PROMPT A:
From the message about importing Access data into R through RODBC, repeat the text between "It's most likely" and "(263168 of 1)", inclusive.
PROMPT B:
In the message about importing Access data into R through RODBC, why does the writer say there is no way to tell whether the problem is a bug or a feature? Answer in one to three sentences.

On Tue, 14 Aug 2007, Maciej Hoffman-Wecker wrote:



Dear all,

I have some problems with importing data from an Access data base via
RODBC to R. The data base contains several tables, which all are
imported consecutively. One table has a column with column name "NO".
If I run the code attached on the bottom of the mail I get no
complain, but the column name (name of the respective vector of the
data.frame) is "Expr1014" instead of "NO". Additionally the original
column (type
"text") containes "0"s and missings, but the imported column contains
"0"s only (type "int"). If I change the column name in the Access data
base to "NOx", the import works fine with the right name and the same
data.

Previously I generated a tiny Access data base which reproduced the
problem. To be on the safe site I installed the latest version (2.5.1)
and now the example works fine, but within my production process the
error still remaines. An import into excel via ODBC works fine.

So there is no way to figure it out whether this is a bug or a
feature.-)


It's most likely an ODBC issue, but you have not provided a reproducible 
example.


The second problem I have is that when I rerun "rm(list = ls(all =
T)); gc()" and the import several times I get the following error:

Error in odbcTables(channel) : Calloc could not allocate (263168 of 1)

EXTRACTED RECORDS:
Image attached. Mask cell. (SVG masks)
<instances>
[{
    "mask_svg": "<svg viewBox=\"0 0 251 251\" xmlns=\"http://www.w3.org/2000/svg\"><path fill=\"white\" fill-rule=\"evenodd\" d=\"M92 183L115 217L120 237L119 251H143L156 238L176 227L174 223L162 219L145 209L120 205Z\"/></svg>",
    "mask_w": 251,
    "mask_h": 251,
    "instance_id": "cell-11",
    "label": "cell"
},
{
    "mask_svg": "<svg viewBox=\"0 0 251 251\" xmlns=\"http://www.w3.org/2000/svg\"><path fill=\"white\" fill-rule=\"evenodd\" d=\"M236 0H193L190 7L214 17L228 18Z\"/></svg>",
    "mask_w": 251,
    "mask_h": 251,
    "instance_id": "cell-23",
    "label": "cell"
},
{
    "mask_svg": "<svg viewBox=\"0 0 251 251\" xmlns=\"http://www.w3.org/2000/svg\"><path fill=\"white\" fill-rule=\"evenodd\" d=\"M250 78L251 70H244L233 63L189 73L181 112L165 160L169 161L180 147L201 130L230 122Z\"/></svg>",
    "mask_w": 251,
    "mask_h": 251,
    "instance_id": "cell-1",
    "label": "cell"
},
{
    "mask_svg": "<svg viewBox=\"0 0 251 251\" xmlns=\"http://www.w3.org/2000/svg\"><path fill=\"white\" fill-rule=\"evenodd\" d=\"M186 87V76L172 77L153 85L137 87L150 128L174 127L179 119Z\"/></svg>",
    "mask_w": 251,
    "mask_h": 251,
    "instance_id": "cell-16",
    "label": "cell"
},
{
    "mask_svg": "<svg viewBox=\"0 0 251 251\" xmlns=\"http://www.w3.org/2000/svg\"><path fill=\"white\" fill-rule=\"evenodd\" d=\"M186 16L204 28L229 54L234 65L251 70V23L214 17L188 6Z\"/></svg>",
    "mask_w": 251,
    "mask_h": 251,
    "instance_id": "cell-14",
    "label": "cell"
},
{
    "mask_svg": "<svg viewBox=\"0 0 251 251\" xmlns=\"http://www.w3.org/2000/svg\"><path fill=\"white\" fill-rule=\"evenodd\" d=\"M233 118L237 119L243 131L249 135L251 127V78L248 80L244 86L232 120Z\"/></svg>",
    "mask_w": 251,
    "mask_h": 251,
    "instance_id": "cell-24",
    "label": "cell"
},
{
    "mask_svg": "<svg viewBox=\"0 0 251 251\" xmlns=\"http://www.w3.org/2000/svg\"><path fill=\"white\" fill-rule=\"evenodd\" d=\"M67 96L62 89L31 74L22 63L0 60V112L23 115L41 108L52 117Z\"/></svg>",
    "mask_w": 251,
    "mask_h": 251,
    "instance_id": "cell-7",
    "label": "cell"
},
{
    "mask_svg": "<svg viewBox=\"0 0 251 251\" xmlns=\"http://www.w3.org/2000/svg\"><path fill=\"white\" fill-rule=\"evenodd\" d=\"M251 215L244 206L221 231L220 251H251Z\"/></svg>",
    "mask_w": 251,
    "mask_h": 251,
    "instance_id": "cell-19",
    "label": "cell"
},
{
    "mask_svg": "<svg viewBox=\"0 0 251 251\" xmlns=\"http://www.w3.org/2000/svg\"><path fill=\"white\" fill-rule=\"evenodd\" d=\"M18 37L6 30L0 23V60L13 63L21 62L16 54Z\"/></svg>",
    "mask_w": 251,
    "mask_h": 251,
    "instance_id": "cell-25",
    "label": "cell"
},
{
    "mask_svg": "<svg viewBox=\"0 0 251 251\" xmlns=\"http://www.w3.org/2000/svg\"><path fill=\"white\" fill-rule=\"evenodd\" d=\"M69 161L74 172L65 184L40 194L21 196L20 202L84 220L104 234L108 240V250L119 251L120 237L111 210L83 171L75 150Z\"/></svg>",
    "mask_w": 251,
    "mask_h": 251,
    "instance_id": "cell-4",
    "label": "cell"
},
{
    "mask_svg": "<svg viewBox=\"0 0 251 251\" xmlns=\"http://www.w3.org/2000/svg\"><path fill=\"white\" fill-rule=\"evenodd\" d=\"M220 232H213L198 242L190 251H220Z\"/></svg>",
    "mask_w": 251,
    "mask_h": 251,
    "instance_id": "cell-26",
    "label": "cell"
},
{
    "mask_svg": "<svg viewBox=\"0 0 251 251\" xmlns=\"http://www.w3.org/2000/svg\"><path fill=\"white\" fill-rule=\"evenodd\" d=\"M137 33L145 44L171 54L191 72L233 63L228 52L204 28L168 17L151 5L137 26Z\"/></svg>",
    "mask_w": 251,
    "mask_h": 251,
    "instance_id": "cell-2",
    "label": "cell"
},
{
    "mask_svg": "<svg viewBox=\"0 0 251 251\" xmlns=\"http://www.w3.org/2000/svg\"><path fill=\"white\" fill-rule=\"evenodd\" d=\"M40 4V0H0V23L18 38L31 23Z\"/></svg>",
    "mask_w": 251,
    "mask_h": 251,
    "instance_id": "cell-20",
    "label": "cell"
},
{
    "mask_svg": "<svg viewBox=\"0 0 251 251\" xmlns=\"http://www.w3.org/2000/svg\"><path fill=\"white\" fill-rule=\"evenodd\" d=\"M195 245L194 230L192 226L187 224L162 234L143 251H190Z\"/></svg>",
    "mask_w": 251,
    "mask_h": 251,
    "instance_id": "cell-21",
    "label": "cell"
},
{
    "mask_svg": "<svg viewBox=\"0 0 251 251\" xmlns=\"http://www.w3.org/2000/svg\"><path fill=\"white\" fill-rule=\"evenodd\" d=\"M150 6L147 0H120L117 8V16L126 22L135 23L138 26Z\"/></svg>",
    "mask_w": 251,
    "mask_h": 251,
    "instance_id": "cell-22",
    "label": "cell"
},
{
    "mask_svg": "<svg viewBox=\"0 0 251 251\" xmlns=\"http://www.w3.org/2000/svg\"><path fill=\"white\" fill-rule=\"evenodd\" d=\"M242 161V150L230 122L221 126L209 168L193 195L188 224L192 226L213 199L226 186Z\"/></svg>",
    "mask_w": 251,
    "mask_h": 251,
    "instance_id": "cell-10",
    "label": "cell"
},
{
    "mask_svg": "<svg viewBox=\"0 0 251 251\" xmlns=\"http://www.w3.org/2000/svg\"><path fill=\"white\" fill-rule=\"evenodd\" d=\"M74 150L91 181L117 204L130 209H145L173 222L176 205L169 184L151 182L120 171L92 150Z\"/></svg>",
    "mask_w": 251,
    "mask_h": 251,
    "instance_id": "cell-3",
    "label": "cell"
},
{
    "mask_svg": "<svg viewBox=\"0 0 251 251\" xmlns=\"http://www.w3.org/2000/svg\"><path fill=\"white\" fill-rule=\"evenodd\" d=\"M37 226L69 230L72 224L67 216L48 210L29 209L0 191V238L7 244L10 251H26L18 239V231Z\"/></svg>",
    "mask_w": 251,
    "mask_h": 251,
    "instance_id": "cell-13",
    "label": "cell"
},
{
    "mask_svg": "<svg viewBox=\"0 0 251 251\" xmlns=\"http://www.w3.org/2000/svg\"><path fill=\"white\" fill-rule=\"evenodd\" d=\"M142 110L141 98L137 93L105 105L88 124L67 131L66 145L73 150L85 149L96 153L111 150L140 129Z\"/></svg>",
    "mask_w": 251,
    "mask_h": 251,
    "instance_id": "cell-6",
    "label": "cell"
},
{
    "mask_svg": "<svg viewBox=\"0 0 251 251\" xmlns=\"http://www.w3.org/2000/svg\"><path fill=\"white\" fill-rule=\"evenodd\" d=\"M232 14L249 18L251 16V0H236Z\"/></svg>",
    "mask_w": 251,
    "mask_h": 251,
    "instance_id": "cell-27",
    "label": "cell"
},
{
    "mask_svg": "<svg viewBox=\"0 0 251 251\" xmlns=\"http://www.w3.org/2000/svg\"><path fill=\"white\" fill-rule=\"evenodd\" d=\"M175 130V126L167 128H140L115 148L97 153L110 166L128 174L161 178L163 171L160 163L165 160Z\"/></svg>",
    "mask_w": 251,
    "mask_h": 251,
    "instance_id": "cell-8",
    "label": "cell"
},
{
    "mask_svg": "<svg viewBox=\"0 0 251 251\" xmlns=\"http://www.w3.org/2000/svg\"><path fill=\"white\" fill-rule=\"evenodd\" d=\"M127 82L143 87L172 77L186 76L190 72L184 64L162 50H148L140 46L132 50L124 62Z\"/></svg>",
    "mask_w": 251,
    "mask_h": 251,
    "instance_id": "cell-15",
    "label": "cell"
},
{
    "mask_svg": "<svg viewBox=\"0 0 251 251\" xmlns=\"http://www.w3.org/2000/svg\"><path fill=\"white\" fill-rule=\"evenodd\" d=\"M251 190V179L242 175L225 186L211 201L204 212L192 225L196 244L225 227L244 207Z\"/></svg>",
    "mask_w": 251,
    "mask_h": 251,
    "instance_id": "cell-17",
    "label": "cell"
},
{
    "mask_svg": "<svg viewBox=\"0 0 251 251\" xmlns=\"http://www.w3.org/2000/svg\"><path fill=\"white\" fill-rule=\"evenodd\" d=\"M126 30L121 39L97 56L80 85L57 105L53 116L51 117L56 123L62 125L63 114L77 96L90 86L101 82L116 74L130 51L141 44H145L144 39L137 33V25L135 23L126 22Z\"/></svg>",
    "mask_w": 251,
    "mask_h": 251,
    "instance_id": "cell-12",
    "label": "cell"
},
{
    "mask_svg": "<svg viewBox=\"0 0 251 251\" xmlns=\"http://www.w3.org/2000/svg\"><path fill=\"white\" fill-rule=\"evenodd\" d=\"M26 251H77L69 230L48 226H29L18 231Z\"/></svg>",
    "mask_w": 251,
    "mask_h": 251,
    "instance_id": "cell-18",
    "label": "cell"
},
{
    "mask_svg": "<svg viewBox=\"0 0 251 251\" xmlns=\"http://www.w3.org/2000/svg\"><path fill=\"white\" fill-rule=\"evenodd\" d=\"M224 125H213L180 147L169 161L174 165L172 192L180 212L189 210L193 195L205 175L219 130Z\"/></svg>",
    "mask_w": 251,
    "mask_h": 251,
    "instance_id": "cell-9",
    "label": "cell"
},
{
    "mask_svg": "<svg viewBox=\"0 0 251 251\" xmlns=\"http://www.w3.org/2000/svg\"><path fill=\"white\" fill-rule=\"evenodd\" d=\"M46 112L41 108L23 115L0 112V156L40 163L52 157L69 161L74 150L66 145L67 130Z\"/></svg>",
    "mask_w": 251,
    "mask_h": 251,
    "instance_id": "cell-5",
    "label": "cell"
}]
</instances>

EXERCISE ANSWER A:
It's most likely an ODBC issue, but you have not provided a reproducible 
example.


The second problem I have is that when I rerun "rm(list = ls(all =
T)); gc()" and the import several times I get the following error:

Error in odbcTables(channel) : Calloc could not allocate (263168 of 1)

EXERCISE ANSWER B:
After the writer installed the latest version (2.5.1), the tiny Access database that had reproduced the problem started working fine. The error still remains in the production process, and an import into Excel via ODBC also works fine.